Ion chromatography in pharmaceutical analysis: a long road to acceptance

Published: 20-Apr-2026

John Welch, Associate Director, Butterworth Laboratories, writes on how ion chromatography evolved into a mature and widely adopted pharmaceutical analysis technique

Since its introduction in the 1970s, ion chromatography (IC) has evolved from a niche environmental technique into a core tool in pharmaceutical analysis. Developed by Hamish Small at Dow Chemical and commercialised by Dionex Corporation, IC provides sensitive and selective determination of ionic species. However, its adoption in the pharmaceutical sector has been gradual. I first came across the technique whilst working at Kodak Research around 1980.
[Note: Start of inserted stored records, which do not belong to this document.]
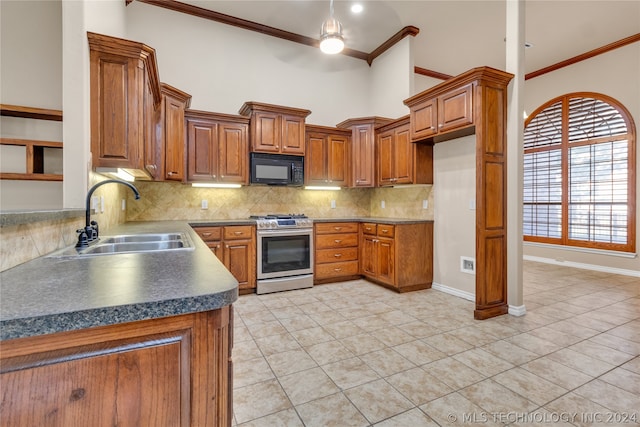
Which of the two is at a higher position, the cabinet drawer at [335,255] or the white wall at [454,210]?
the white wall at [454,210]

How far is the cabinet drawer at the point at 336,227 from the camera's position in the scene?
4.26 metres

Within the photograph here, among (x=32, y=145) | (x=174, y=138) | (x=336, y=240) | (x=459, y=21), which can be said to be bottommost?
(x=336, y=240)

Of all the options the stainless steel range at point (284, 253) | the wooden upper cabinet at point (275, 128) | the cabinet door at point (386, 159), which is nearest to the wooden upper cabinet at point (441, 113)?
the cabinet door at point (386, 159)

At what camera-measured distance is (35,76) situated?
101 inches

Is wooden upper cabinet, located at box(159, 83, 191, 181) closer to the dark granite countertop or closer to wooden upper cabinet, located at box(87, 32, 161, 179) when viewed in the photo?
wooden upper cabinet, located at box(87, 32, 161, 179)

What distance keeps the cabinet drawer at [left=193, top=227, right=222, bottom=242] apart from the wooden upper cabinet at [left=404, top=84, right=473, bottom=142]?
8.73 feet

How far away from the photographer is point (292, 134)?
4.23 m

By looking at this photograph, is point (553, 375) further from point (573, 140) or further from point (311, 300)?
point (573, 140)

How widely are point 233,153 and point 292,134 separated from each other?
2.77 feet

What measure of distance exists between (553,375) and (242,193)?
3.82 metres

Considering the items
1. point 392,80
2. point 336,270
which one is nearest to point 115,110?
point 336,270

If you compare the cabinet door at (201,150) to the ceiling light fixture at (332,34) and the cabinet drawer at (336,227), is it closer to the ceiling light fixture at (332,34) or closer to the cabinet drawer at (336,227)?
the cabinet drawer at (336,227)

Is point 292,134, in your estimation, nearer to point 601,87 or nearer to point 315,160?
point 315,160

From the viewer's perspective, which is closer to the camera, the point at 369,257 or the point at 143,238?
the point at 143,238
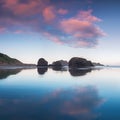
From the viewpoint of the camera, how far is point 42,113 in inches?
439

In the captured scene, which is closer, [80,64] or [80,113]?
[80,113]

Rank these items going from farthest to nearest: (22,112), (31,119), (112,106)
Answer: (112,106), (22,112), (31,119)

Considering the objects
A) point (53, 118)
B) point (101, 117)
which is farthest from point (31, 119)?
point (101, 117)

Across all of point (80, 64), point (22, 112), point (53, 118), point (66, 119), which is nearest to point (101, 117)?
point (66, 119)

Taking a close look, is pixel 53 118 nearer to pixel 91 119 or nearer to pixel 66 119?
pixel 66 119

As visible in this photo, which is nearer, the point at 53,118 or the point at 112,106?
the point at 53,118

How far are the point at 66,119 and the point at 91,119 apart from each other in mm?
1564

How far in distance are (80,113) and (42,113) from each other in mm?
2653

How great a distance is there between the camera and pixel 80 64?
522 ft

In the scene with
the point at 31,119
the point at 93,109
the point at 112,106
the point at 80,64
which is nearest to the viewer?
the point at 31,119

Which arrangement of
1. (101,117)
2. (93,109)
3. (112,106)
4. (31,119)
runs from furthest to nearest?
(112,106)
(93,109)
(101,117)
(31,119)

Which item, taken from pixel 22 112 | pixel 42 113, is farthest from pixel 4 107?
pixel 42 113

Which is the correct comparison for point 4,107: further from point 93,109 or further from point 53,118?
point 93,109

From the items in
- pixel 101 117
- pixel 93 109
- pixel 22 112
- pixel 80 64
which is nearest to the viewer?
pixel 101 117
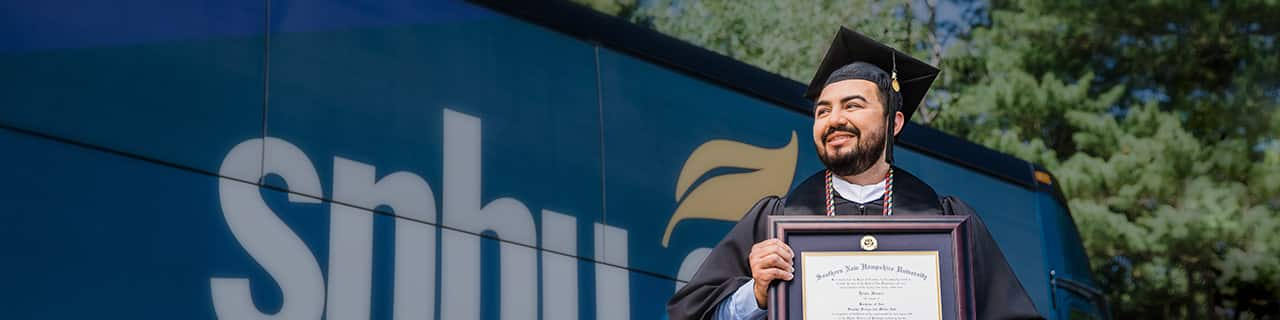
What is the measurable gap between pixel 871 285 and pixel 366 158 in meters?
2.32

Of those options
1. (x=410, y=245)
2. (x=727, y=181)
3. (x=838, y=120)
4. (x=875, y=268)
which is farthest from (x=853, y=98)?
(x=727, y=181)

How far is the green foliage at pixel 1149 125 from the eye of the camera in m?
17.1

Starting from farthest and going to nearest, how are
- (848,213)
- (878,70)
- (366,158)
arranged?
(366,158), (878,70), (848,213)

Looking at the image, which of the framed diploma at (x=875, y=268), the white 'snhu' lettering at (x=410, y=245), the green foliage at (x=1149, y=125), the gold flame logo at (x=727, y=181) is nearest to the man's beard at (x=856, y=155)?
the framed diploma at (x=875, y=268)

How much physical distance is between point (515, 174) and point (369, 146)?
695 millimetres

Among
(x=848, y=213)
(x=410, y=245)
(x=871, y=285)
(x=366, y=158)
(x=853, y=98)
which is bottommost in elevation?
(x=871, y=285)

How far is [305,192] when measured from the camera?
4.79 metres

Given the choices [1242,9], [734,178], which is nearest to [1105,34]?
[1242,9]

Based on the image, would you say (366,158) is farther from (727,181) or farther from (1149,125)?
(1149,125)

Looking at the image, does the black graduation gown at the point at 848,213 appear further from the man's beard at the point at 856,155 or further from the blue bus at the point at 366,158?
the blue bus at the point at 366,158

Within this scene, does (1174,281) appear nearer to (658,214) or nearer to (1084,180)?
(1084,180)

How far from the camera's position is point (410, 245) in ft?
16.8

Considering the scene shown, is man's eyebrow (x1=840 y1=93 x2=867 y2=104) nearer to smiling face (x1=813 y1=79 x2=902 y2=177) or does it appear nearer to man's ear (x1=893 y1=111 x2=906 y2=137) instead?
smiling face (x1=813 y1=79 x2=902 y2=177)

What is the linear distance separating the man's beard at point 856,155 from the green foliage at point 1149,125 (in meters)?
14.1
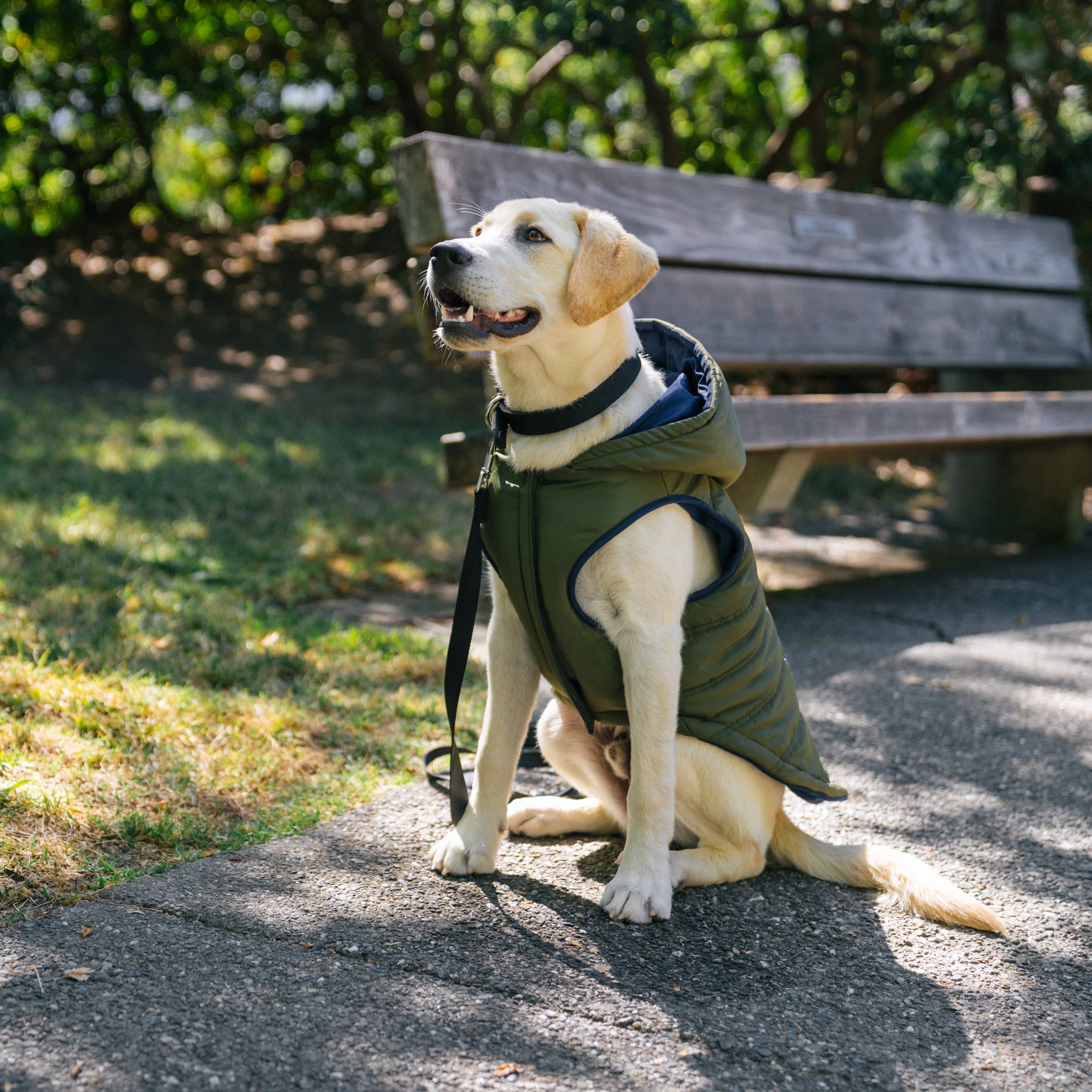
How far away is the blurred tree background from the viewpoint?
6.97 m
Early Challenges and Diverging Technologies

Early IC systems relied on suppressed conductivity detection, in which chemical or electrolytic suppression reduces the eluent background to enhance analyte response. While highly sensitive, these systems required careful maintenance and were not particularly robust in early iterations.

The development of non-suppressed systems, particularly by Metrohm, introduced simpler operation using low-conductivity eluents and direct detection. Although more user-friendly, the coexistence of suppressed and non-suppressed platforms posed challenges for method transfer due to differences in selectivity, eluent chemistry, and detector response.

Combined with limited pharmacopoeial guidance and reliance on established wet chemistry methods, these factors slowed adoption.

Regulatory Drivers and Technical Maturity

Advances in column chemistry, suppressor technology, and detector performance through the 1980s and 1990s improved IC reliability. Broader uptake followed in the 2000s, driven by stricter impurity and validation requirements under International Council for Harmonisation of Technical Requirements for Pharmaceuticals for Human Use guidelines (Q3A, Q3B, Q3D).

Pharmacopoeial recognition was pivotal. The United States Pharmacopoeia incorporated IC into General Chapters <621> and <1225>, while the European Pharmacopoeia introduced Chapter 2.2.28. These frameworks are deliberately technology-neutral, defining system suitability criteria, such as resolution and sensitivity, rather than prescribing instrumentation.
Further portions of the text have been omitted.